The Evangelical Focus daily newsletter has reached 500 subscribers.
84 houses were attacked after evangelical Christians refused to pay their contribution to the Catholic festivities. 350 believers have been displaced.
In Chiapas (Mexico), the persecution of evangelical Christians continues. At least 350 believers of the ‘Tzotzil’ ethnic group left their village in the community of Mitzitón, in Chiapas, after they were attacked by Traditionalist Catholics, governmental sources informed.
According to the Mexican national newspaper El Universal, a group of the majoritarian Catholic group looted 84 houses and partially destroyed some of them.
4 DAYS OF ATTACKS
On the evening of May 12, about 150 people, lead by the rural agent S.J. and the president of the local commission J.G.H “used violence to force 11 people of a family (two of them being minors) to leave their housing”, sources said. The alleged cause of the attack was disagreements on the use of land for sowing.
The following day, Friday May 13, the houses of other 2 families were destroyed by a group of about 250 people, some of them allegedly drunk.
The evangelical families had not cooperated in the festivities and had “not worked in the benefit of the community”, the local leaders claimed.
After the attacks, the families (men, women and children) stayed in the village waiting for the authorities to arrive to the place, but the Traditionalist Catholics required them to leave the place, threatening them with arrest and imprisonment.
On Sunday May 15, the number of looted and destroyed houses had risen to 84. The victims reported this situation to the District Attorney’s Office of the Altos region.
The 350 evangelical Christians of the attacked families were temporarily relocated in the community of Betania, in the municipality of Teopisca.
A LONG CHAIN OF ATTACKS
Although Mexico protects the freedom of worship in its Constitution, in some of the southern regions of the country there are countinuous attacks against evangelical Christians.

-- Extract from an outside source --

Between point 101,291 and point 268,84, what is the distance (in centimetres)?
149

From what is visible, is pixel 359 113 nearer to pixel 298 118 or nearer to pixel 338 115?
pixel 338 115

Most of these conflicts have in common the imposition of the Catholic celebrations on the non-Catholic groups.
Evangelical Christians have been extorted, threatened and expelled from their homes and land.
Evangelical Focus has reported about several other cases of this type of religious persecution in Chiapas. One of the last attacks of this kind happened the day before Pope Francis visited Mexico. Other believers have been barred from water supply because of their faith. Houses have been burnt. These indigenous evangelical groups have been asking for the government to stop these attacks for years. but the hostilities continue.